* **Dataset excerpts**
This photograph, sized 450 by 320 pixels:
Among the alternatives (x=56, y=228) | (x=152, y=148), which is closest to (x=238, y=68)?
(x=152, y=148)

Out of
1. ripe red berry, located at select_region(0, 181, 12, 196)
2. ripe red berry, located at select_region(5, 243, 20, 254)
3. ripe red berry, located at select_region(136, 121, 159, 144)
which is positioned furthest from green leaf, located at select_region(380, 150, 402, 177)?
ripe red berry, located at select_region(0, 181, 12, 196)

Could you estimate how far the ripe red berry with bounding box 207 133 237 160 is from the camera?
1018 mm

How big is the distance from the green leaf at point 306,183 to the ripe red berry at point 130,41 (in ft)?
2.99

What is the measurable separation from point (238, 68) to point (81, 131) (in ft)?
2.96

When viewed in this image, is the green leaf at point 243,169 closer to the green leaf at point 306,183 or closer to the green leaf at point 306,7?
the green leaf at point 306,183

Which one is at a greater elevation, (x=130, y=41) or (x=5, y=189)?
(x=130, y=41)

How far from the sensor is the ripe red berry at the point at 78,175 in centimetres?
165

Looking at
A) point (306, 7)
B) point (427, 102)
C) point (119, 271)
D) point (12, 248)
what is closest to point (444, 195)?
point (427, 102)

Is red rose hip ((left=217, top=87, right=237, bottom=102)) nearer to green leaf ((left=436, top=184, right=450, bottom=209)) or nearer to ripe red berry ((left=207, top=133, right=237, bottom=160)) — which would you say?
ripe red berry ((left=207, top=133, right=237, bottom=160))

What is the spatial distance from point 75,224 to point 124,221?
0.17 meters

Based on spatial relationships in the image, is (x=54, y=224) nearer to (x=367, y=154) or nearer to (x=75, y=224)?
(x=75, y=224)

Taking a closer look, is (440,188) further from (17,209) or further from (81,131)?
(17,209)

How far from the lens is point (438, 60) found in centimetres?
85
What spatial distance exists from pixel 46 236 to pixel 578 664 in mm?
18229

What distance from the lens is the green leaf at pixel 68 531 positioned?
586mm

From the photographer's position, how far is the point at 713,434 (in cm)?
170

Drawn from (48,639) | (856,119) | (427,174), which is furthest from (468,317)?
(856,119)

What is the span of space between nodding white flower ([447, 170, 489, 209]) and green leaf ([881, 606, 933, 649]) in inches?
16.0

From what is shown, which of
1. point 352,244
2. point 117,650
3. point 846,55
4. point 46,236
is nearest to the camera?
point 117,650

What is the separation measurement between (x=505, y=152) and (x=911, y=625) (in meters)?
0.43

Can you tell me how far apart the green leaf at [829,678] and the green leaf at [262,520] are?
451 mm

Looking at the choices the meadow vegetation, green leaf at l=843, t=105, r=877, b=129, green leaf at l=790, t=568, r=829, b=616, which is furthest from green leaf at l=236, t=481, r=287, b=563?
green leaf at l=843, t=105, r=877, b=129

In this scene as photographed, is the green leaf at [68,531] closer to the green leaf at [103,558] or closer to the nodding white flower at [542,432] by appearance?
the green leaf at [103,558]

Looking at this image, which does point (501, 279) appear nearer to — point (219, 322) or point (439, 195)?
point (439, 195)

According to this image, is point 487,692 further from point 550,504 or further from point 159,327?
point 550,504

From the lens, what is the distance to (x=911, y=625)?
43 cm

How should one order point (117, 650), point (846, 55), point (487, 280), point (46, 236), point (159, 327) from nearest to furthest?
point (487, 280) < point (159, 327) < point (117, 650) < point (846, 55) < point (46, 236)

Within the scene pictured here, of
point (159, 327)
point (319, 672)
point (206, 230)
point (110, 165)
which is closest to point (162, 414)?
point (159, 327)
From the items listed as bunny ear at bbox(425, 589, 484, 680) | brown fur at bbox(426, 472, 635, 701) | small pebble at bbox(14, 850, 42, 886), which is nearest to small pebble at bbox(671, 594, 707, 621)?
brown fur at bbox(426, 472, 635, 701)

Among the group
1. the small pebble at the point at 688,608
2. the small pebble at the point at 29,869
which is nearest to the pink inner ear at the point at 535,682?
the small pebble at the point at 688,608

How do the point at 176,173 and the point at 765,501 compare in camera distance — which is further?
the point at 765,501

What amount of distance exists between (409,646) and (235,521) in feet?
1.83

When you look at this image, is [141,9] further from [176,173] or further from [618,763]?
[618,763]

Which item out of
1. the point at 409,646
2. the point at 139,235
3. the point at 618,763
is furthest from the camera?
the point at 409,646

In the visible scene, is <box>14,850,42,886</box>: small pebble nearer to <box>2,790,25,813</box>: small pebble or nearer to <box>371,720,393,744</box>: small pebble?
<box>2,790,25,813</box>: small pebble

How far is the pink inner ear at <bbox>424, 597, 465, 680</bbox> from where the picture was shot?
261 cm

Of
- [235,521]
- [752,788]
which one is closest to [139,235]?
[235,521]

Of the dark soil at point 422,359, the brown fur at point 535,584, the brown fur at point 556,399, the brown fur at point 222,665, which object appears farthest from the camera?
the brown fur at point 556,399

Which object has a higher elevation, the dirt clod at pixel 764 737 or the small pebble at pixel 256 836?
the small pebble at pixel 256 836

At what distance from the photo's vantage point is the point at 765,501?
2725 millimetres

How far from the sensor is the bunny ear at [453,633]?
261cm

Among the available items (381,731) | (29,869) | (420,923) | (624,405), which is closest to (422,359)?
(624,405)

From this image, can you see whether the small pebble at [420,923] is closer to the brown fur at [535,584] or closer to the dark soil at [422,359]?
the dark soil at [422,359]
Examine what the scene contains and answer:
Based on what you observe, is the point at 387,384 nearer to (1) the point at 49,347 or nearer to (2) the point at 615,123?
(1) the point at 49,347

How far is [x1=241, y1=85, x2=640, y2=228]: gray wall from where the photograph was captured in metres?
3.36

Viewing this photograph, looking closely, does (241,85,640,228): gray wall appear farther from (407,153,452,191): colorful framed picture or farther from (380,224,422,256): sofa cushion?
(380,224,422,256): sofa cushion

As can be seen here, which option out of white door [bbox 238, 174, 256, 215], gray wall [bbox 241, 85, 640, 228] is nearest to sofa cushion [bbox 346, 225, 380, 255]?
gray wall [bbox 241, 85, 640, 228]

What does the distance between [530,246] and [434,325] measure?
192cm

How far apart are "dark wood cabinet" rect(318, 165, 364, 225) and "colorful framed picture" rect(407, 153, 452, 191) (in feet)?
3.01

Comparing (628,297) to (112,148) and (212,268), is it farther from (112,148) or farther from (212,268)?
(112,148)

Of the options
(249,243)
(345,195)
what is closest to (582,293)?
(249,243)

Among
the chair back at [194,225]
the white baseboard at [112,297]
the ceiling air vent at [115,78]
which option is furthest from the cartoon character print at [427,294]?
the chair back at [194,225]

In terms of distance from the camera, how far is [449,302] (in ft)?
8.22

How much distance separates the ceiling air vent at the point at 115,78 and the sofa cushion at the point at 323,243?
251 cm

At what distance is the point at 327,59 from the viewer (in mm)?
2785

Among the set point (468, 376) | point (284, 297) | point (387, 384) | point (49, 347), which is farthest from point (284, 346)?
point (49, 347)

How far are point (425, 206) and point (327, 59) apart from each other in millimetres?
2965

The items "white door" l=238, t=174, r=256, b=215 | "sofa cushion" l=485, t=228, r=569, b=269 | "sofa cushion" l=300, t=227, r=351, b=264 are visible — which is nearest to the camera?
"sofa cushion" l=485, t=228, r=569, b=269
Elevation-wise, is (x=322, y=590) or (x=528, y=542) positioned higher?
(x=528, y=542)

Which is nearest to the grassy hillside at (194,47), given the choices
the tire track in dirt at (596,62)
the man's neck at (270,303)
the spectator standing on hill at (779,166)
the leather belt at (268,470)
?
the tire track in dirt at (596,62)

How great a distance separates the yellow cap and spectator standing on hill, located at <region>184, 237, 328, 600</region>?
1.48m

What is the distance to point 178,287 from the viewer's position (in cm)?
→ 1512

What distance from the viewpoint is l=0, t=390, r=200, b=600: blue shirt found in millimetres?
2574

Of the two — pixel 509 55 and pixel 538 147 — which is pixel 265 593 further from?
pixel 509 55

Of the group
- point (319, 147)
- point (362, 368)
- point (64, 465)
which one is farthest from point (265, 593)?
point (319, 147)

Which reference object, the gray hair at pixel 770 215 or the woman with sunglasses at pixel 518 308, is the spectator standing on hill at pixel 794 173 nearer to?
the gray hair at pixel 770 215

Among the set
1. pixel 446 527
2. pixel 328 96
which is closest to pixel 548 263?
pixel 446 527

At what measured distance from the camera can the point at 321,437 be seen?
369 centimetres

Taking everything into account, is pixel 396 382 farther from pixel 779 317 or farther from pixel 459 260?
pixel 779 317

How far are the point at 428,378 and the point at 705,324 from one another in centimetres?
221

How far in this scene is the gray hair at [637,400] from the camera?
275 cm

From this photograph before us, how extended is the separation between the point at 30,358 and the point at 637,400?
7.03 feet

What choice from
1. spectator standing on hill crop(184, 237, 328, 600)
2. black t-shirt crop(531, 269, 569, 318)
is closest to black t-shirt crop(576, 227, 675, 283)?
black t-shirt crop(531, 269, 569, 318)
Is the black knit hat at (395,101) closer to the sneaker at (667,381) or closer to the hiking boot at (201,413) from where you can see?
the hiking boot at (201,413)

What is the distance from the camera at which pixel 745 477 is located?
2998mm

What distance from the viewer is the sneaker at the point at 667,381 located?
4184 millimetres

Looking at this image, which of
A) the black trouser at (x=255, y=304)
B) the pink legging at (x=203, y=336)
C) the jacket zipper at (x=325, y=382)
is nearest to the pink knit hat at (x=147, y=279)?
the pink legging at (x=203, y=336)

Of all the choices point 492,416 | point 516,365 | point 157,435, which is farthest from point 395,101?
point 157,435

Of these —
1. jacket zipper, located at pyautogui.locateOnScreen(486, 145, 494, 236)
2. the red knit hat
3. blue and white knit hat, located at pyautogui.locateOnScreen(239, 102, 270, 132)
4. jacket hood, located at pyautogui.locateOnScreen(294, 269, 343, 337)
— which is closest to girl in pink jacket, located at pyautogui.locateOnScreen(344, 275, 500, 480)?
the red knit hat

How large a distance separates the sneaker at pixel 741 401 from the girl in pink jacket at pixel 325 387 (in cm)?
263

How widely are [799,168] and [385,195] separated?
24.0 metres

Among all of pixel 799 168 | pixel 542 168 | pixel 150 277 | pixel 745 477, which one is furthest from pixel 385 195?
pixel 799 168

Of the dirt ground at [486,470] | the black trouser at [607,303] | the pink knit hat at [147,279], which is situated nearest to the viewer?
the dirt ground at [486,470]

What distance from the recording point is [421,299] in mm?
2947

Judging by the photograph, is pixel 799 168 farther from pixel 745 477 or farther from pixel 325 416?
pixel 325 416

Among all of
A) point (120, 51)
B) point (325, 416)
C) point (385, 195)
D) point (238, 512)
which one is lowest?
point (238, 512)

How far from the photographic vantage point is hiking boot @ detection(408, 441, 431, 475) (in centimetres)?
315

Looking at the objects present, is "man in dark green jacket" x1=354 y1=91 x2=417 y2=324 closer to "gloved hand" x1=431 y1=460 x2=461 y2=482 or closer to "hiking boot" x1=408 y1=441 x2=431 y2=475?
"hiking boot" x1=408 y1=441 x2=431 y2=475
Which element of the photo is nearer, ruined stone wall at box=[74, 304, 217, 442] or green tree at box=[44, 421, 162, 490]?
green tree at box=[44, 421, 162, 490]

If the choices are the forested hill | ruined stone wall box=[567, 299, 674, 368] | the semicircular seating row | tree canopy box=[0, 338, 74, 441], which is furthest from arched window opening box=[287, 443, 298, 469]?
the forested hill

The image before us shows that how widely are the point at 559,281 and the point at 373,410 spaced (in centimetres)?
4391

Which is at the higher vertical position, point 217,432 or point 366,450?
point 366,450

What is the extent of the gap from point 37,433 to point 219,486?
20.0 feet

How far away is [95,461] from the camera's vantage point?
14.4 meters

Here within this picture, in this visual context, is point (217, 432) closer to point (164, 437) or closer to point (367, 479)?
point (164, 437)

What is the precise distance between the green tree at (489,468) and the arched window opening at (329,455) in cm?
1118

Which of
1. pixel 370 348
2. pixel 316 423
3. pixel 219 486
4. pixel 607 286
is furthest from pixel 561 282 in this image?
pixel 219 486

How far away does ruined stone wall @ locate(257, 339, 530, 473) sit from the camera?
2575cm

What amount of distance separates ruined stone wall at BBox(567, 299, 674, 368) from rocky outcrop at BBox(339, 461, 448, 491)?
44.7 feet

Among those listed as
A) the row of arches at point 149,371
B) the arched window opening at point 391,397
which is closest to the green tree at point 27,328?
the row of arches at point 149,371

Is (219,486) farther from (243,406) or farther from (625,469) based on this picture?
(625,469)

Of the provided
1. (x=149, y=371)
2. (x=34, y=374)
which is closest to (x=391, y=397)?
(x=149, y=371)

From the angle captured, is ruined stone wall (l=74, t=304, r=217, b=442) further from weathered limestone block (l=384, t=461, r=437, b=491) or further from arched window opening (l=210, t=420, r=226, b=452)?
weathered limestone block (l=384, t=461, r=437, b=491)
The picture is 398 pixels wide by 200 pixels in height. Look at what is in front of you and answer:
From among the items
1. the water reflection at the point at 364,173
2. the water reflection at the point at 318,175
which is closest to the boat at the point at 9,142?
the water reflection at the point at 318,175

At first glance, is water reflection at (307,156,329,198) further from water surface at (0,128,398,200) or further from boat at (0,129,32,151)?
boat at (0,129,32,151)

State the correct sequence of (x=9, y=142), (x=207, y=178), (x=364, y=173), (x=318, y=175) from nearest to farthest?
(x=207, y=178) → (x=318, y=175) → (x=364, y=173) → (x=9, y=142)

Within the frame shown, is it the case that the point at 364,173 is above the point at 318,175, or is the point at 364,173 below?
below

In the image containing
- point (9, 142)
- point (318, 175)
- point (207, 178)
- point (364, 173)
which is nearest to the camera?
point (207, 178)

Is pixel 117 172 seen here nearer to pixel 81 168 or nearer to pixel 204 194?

* **What is asked**
Copy the data from the line containing "In the image containing" through the end, inclusive, swapping "camera" for "lens" and changing nothing else.

* **Correct response**
In the image containing
- point (9, 142)
- point (318, 175)
- point (207, 178)
- point (364, 173)
which is nearest to the lens?
point (207, 178)

Is pixel 117 172 seen here nearer to pixel 81 168 or nearer to pixel 204 194?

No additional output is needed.